The Costume Designer, Department And What They Do
A costume designer is a storyteller who uses clothing to give the audience a visual representation so the audience feels like they are in the right time period and gives a sense of who the character is. The costume designer reads the script and breaks down the characters then meets with the production designer and director during the pre production phase to discuss the direction that they would like to take. The designer then must research the time period, figure out the fabrics and textures of the garments and then decides if they will locate garment pieces or make them from scratch. The designer will then sketch out the designs and meet again to make sure all is agreed upon. After all this is done then the Costume department gets to start work on costumes.

A lot has to be done creating a character from head to toe. Take a step within the costume department you will find it very busy with overlock machines, sewing machines, irons, steamers, rolls of fabric, tools for distressing garments, shoe repair materials, and many many costumes being used at the same time. These costumes must be made or acquired and this is where the magic starts. Some of the Principals costumes will even have duplicates so that there is a backup if there is a problem with one of the originals.

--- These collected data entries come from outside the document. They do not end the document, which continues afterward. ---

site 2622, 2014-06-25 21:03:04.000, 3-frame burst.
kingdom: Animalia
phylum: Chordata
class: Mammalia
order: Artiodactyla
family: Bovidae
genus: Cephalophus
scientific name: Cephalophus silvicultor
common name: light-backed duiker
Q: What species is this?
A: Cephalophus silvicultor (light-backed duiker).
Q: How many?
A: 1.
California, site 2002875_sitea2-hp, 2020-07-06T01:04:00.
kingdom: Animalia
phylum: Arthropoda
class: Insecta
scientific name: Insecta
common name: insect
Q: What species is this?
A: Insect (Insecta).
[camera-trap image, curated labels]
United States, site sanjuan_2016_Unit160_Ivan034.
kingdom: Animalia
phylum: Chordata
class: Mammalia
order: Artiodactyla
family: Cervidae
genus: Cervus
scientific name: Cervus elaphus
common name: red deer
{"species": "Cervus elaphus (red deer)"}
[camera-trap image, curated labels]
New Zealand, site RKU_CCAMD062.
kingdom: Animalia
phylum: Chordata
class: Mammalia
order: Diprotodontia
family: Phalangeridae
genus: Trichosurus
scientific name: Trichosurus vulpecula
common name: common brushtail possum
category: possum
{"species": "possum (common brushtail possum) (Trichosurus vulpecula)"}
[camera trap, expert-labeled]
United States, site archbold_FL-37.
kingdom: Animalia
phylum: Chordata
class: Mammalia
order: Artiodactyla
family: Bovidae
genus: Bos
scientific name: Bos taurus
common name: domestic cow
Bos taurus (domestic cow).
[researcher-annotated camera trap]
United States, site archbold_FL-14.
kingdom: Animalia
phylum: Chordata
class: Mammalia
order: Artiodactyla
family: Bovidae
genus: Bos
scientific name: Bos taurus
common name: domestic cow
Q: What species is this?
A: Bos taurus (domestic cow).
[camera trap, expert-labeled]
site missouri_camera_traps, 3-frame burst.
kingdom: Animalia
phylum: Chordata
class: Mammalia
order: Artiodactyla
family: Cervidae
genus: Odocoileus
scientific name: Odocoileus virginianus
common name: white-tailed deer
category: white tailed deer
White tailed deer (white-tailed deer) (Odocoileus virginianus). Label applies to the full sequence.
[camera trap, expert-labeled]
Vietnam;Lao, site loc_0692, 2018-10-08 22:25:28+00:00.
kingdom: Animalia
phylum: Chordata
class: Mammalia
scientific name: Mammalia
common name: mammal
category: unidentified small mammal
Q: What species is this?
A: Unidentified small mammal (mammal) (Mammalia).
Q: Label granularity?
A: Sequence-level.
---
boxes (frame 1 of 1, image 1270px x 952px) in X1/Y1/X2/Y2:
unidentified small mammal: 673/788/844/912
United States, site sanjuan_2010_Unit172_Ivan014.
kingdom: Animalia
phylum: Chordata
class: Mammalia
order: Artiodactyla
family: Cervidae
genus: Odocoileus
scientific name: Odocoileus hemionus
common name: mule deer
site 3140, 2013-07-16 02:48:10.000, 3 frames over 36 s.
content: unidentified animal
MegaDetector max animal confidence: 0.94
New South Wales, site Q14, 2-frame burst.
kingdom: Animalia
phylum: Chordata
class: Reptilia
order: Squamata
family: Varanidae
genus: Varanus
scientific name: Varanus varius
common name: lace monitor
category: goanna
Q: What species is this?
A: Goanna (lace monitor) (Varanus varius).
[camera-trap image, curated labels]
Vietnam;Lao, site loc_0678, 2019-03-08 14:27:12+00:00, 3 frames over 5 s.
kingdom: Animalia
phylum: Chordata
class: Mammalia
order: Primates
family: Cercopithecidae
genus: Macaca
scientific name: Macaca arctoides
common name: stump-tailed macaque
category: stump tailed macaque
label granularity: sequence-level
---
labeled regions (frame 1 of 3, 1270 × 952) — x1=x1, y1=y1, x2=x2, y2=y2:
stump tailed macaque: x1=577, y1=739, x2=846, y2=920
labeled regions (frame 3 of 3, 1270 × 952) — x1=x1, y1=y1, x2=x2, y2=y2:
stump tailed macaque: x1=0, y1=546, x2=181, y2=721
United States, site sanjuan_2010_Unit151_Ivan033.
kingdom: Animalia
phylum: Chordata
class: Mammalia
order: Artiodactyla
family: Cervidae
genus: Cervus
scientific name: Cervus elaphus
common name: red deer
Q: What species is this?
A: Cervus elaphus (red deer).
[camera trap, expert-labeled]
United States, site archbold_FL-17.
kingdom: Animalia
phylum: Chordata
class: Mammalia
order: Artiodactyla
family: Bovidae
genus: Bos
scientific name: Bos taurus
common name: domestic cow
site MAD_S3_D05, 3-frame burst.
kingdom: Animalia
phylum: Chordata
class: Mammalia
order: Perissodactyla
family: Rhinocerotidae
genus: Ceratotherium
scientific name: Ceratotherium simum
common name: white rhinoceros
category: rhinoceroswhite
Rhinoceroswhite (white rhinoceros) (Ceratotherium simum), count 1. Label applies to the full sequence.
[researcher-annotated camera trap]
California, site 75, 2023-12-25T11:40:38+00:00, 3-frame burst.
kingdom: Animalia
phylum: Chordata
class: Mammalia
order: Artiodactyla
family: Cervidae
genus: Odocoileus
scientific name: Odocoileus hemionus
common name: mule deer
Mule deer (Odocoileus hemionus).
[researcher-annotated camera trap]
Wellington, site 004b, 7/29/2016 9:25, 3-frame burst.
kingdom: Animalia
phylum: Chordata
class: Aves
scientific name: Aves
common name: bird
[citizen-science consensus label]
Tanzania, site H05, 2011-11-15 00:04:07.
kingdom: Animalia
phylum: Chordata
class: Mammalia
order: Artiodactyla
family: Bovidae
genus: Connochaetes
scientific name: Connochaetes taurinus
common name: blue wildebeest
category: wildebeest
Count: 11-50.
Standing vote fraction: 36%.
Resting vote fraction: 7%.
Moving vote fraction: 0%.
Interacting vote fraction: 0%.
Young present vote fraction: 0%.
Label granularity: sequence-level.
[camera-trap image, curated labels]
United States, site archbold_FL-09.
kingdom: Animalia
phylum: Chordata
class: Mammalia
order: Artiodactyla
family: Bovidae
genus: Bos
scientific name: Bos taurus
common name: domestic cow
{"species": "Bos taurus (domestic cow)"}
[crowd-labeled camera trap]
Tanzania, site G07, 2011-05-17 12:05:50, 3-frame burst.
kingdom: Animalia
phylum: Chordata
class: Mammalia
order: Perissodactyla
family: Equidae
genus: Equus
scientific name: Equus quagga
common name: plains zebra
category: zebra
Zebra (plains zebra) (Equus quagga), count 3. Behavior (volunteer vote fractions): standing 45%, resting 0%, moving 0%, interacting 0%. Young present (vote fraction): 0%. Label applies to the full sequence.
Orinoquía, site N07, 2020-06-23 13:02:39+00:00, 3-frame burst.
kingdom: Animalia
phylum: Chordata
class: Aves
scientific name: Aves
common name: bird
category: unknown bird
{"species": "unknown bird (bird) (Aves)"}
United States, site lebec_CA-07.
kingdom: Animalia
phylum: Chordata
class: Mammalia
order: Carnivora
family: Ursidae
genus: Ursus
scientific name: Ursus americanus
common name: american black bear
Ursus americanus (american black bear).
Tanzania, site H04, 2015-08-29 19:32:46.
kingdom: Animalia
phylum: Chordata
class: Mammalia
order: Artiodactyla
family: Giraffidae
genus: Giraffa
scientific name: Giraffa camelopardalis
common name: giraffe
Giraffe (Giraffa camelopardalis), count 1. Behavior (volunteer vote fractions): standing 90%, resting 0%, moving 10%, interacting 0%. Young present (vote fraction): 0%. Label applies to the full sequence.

When the show goes on tour then the costume department goes on the road as well. Everything is packed into a gondola and is rolled onto a truck. There are costume bibles that are made for each character and in this bible each and every item is cataloged so that if a button is missing then the wardrobe department can locate another just like the original. If the costumes needs repaired, washed, deodorized, hemmed, etc. it is the costume department aka wardrobe departments duty to mend and fix the repairs. This includes costumes, accessories, shoes, and some props.

Before each show the wardrobe department must set up racks for each character and then the costumes must be steamed, ironed, and set up so that each character can find their pieces in the order in which they will be worn. During the show they are responsible for quick changes, helping characters with their garment pieces, and the use of quick thinking if something were to go wrong. After the show they must pack things away, wash, mend, and deodorize. The costume department becomes a well oiled machine that way with tons of teamwork and comradery.